Demokrasi itu inheren (melekat) dengan partai-partai politik, pemilu, dan lembaga perwakilan yang disebut : DPR. DPR menjadi representasi yang mewakili rakyat, melalui parti-partai politik. Maka, yang paling pokok di era demokrasi itu, peranan partai-partai menjadi katalisator antara rakyat dengan negara. Karena, tidak mungkin dapat menyimpulkan kepentingan dan kehendak dari 240 juta penduduk Indonesia. Satu-persatu.Adanya partai politik melalui parlemen, sesungguhnya yang paling pokok memperjuangkan segala kepentingan rakyat yang diwakilinya. Tujuannya, supaya kehidupan rakyat mengalami progres (kemajuan) kehidupan mereka. Terjadi proses perbaikan kehidupan secara bertahap. Aspek-aspek yang menjadi kepentingan rakyat mengalami perbaikan. Bukan sebaliknya. Semakin mengalami kemunduran dan stagnan.

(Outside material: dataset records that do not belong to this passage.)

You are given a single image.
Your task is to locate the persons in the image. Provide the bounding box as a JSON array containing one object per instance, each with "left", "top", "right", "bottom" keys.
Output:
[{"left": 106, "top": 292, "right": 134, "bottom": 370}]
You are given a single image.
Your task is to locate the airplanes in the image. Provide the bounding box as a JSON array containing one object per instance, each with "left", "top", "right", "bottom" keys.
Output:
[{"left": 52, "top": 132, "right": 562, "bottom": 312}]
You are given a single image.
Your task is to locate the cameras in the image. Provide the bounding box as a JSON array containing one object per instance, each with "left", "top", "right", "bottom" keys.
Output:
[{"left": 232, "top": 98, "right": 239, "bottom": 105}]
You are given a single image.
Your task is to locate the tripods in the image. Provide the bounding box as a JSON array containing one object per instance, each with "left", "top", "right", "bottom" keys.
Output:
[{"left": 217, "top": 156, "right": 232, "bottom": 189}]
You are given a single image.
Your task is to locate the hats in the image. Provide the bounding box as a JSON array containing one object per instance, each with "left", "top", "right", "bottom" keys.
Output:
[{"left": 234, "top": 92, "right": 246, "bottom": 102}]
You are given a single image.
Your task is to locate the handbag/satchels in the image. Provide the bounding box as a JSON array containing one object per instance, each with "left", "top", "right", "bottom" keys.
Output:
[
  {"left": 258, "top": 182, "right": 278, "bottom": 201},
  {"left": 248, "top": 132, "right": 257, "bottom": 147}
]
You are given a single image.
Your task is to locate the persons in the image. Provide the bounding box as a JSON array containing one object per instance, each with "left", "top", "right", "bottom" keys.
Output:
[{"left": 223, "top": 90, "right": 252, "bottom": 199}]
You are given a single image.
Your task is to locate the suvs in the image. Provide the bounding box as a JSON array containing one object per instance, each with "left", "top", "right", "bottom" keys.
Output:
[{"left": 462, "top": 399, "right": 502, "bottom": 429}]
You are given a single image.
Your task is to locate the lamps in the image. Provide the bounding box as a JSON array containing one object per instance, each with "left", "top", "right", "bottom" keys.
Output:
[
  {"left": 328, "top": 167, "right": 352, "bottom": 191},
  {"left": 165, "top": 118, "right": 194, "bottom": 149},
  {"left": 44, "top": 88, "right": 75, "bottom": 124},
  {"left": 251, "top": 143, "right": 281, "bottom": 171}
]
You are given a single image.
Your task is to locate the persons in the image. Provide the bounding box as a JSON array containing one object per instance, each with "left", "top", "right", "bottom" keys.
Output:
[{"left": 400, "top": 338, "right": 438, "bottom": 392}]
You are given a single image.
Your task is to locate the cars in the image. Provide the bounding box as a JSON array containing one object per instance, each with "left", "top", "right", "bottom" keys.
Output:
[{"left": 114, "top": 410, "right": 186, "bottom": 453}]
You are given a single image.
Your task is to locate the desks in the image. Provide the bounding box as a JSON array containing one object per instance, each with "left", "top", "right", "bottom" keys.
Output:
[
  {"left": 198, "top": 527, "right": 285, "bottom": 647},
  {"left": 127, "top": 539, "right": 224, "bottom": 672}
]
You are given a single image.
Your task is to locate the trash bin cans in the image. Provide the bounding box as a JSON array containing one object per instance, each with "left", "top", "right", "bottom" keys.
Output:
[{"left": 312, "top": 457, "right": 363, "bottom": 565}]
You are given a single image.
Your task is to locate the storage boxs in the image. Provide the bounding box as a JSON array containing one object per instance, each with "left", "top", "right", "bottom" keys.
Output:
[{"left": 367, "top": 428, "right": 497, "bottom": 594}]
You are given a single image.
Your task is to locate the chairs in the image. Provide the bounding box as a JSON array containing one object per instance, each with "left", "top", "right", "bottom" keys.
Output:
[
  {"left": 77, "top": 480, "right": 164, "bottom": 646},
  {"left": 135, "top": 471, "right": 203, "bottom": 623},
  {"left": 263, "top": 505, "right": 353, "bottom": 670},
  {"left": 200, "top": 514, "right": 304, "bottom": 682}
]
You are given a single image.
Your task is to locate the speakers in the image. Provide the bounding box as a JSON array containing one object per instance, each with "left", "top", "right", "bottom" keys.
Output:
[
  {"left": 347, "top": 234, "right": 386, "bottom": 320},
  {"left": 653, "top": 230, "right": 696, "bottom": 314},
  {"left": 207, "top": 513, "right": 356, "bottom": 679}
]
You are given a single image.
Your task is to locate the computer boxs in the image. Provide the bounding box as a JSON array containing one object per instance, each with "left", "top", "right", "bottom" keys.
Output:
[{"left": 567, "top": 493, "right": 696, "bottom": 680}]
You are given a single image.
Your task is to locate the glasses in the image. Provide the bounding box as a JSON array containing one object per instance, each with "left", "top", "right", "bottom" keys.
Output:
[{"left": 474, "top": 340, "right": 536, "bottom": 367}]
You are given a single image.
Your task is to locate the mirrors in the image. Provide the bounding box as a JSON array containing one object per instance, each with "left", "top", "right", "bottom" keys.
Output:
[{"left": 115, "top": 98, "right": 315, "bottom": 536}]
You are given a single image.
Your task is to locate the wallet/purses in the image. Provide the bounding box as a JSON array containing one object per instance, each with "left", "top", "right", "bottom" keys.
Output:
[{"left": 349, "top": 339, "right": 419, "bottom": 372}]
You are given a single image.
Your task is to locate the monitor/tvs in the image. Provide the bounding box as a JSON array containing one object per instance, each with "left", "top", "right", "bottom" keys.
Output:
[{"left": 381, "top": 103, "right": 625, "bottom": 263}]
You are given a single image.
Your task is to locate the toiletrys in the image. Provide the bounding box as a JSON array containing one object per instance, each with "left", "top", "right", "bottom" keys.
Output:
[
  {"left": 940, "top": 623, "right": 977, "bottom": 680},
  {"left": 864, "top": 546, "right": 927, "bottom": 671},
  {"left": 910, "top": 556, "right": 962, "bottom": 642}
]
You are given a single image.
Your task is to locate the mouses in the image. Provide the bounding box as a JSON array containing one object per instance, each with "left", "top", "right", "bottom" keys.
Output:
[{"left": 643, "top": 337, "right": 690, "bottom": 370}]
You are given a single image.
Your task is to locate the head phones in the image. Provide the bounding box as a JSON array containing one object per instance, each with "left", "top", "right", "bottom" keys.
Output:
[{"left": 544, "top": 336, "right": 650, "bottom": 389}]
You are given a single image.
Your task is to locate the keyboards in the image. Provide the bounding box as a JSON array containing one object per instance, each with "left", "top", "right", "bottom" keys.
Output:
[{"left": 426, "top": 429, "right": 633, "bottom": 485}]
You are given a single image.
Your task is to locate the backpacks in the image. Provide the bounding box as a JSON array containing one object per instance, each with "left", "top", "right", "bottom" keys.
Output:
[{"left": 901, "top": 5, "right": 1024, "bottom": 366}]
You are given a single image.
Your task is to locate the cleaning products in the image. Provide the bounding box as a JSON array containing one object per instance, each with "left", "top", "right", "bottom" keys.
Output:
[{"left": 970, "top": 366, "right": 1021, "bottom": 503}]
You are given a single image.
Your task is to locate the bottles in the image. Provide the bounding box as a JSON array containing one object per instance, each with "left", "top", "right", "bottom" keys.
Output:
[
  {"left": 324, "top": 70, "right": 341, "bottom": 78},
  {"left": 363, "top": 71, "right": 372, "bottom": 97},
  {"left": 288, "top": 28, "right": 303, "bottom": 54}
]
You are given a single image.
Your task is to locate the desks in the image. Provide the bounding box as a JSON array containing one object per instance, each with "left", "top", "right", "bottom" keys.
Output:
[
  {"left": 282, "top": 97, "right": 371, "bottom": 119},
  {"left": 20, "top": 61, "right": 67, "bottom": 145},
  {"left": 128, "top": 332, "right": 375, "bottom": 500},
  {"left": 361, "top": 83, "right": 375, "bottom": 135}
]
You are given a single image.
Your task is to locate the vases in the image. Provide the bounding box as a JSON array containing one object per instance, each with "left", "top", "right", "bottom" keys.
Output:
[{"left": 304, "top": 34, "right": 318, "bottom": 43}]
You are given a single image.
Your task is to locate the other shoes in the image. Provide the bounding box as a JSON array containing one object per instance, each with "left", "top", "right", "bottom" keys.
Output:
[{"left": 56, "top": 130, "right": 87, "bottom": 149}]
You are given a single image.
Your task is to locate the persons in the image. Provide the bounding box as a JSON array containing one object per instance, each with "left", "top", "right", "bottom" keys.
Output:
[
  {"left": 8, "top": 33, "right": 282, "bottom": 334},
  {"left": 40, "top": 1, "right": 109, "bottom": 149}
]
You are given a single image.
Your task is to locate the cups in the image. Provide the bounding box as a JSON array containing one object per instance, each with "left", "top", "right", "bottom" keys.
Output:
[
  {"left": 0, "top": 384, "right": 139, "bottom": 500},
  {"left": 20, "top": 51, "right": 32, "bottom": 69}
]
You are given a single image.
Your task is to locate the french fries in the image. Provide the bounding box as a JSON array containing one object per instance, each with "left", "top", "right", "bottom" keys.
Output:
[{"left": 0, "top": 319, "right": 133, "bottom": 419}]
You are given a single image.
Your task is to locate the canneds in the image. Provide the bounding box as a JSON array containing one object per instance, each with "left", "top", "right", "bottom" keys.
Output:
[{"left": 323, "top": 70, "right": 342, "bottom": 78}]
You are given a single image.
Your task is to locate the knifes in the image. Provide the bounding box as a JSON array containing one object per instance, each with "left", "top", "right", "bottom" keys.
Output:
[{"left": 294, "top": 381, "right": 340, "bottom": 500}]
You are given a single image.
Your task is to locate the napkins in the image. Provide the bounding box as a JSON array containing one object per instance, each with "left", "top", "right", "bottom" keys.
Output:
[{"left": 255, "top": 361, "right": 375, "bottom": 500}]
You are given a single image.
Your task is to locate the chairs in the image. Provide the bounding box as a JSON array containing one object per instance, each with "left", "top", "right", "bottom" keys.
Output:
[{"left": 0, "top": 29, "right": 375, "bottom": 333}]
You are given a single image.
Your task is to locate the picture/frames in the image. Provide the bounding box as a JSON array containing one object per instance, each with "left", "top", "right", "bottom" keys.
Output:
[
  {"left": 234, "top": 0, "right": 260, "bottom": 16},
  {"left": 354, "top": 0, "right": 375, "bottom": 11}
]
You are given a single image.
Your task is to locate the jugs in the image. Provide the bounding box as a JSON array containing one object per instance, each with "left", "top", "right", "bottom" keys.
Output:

Di negara-negara yang sudah maju sistem demokrasinya, selalu ada sistem "check and balances", yang mapan. Ada kekuatan yang mendukung pemerintah dan ada kekuatan politik yang melakukan oposisi.

Di Indonesia tidak ada yang namanya oposisi, yang mewakili kepentingan yang "dissent" (berbeda), semuanya menjadi alat kekuasaan, melalui sebuah koalisi, dan pembagian kekuasaan (sharing of power). Bagi-bagi kekuasaan ini antara kekuasaan dengan partai-partai politik, akhirnya melahirkan sistem : parasit.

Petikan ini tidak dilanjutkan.